Data listing >>
===============

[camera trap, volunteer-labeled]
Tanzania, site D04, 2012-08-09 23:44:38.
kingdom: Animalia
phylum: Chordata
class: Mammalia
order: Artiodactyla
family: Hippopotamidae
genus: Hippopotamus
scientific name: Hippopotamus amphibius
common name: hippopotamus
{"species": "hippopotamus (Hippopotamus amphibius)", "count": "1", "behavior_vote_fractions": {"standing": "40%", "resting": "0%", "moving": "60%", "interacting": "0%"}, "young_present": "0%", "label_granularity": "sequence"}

===============

What is being asked >>
For the word "amphibius", find every line in the data that holds it and copy that line.

Reply >>
scientific name: Hippopotamus amphibius
{"species": "hippopotamus (Hippopotamus amphibius)", "count": "1", "behavior_vote_fractions": {"standing": "40%", "resting": "0%", "moving": "60%", "interacting": "0%"}, "young_present": "0%", "label_granularity": "sequence"}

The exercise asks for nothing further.